The exmandatario, who governed between 2003 and 2010, appeared in the studies 15 minutes later. He was accompanied by his vice-presidential candidate, Geraldo Alkmin; his wife, Janja; and the two most recent allies of his: the senator and candidate in the first round Simone Tebet and the deputy Marina Silva. Lula exhibited, at the time of entering the station, an image in the purest presidential style, dressed in an elegant blue suit and neatly combed. “What is the message that he wants to leave in this debate?” The press asked him. “The first message is that the Brazilian people have hope and turn out to vote.

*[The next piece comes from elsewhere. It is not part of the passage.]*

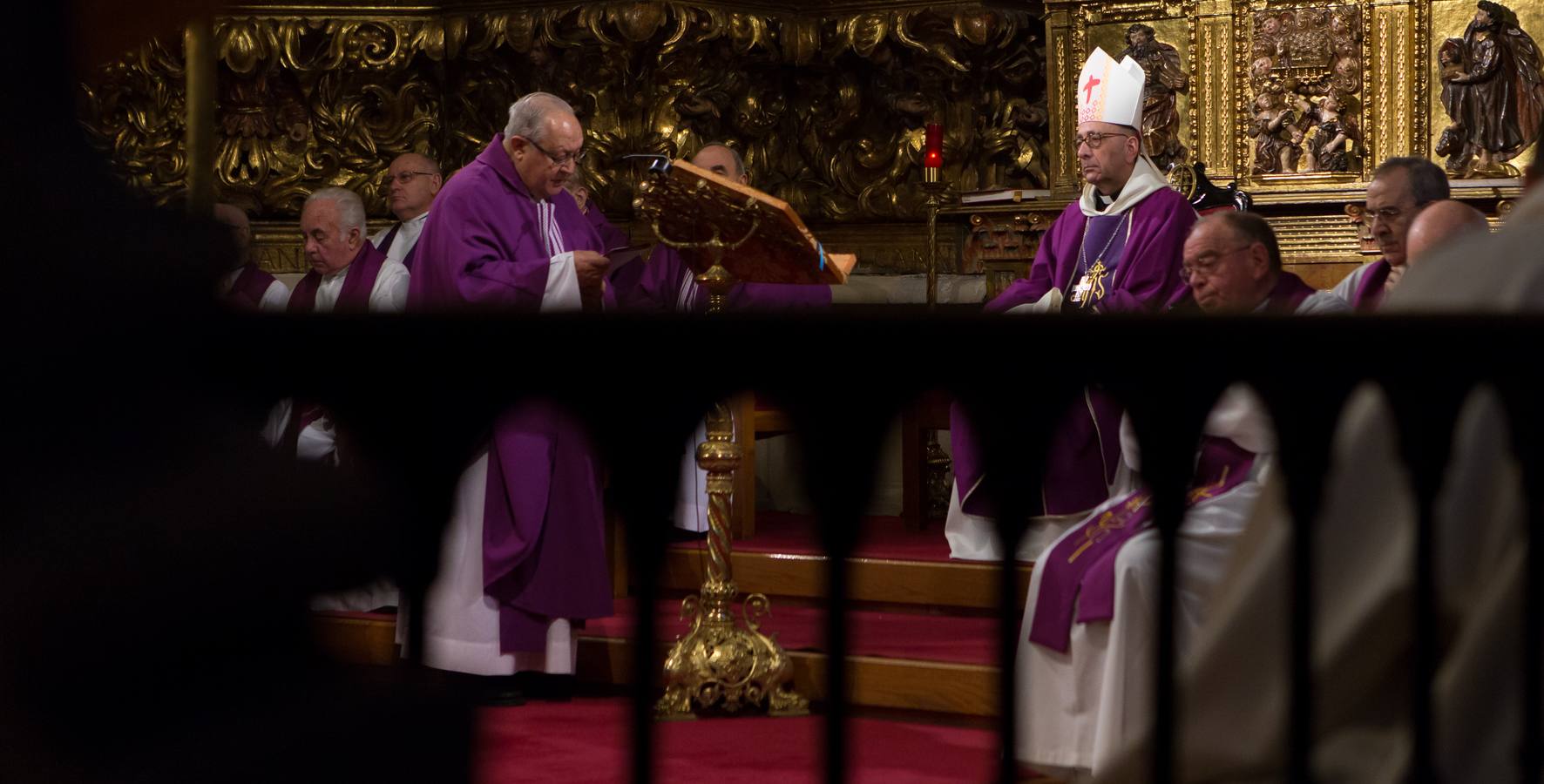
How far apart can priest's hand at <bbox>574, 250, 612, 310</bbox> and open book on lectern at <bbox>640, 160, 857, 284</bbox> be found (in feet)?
1.73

And the second is to show him that this country has a future if it is well governed. I governed Brazil at a time when it became the sixth world economic power. I want to reset that,” he replied.

The Bolsonaro candidate received a message of “good wishes” from former United States President Donald Trump shortly before the formal start. On Twitter, and for the world, the conservative from the Republican Party wrote: “This Sunday is a great day for Brazil and for the world. A great highly respected leader who is also a man with a big heart, President Jair Bolsonaro, is running for his re-election. His adversary Lulu (sic) is a radical left lunatic who can destroy his country.”

Both the Planalto tenant and his entourage would have liked to postpone the date of this second round so that it would take place after the second-term elections in the United States. In the environment of Bolsonarist politicians, they judge that “Trumpism” has every chance of succeeding on November 8; That is why they speculated that if the second round was postponed until after that victory, they would achieve the momentum that they believe they lack today to win the re-election trophy.

Bolsonaro followed the same script of previous debates. He insisted that the Supreme Court (Supreme Federal Court, STF) had annulled all the trials against Lula because the former president “has a friend in the Federal Supreme Court.” He insisted: “Lula, you were not acquitted. only absolved you [William] Bonner”, he said in reference to the TV Globo presenter in charge of leading the debate. “He is the one who is going to repeat here that you were acquitted,” he insisted. And he added: “I think that Bonner is going to be indicated in a possible government of yours to be minister of the STF. You were declared innocent by a friend of yours. You are nothing but a bandit.”

The PT leader did not hesitate to reply: “My opponent is unbalanced. I am saying that the only liar here is President Bolsonaro, who has lied 6,498 times. [a través fake news] And on TV commercials alone we’ve gotten 60 RRTs for their lies.” Lula deliberately chose, after the attacks, not to approach Bolsonaro when she demanded, in a condescending manner, that she stay by her side. “I don’t want to be close to you,” the former president replied.

What should have been a confrontation of projects thus became an exhibition of motorized personal aggression, especially by Bolsonaro. Roberto Toledo, one of the analysts summoned by the television station, evaluated that Lula had won in the first two blocks. Thais Oyama, a columnist who has been following the elections in Brazil for a long time, judged that the debate “became almost childish, with one accusing the other of being a liar.” “But Lula won,” she said. Accordingly, the expert Alberto Bombig judged that there were “neither ideas nor proposals”: ​​“It is a dialogue of the deaf, but Bolsonaro seems more nervous; he was left visibly more lost”.